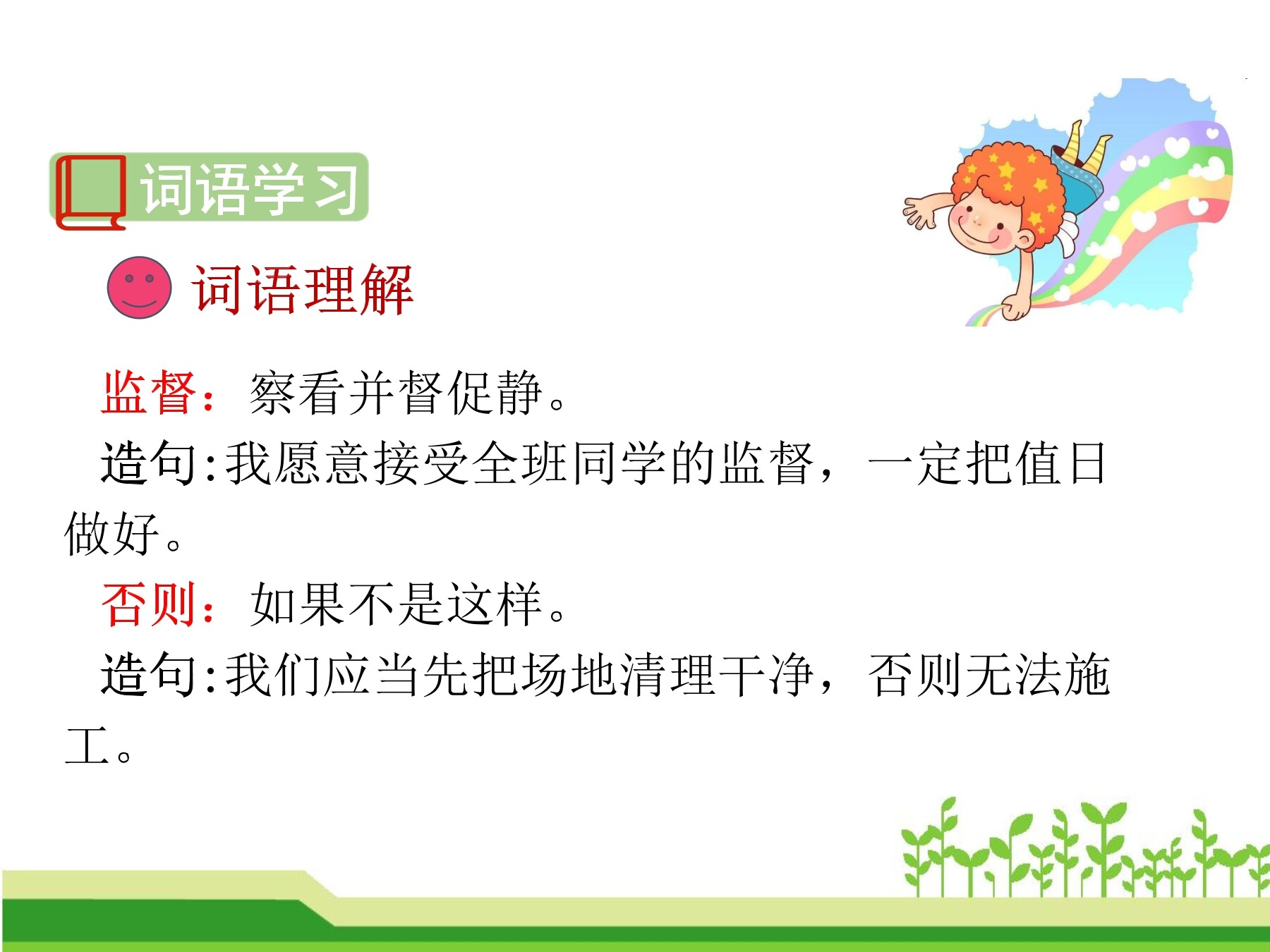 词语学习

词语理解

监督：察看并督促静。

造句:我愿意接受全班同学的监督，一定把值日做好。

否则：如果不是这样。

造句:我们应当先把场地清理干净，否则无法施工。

# # # # # # #

* **REQUIRED WORK**:
Retype each record exactly as it stands, but do not include the pictures.

* **OUTPUT BELOW**:
 词语学习

词语理解

监督：察看并督促静。

造句:我愿意接受全班同学的监督，一定把值日做好。

否则：如果不是这样。

造句:我们应当先把场地清理干净，否则无法施工。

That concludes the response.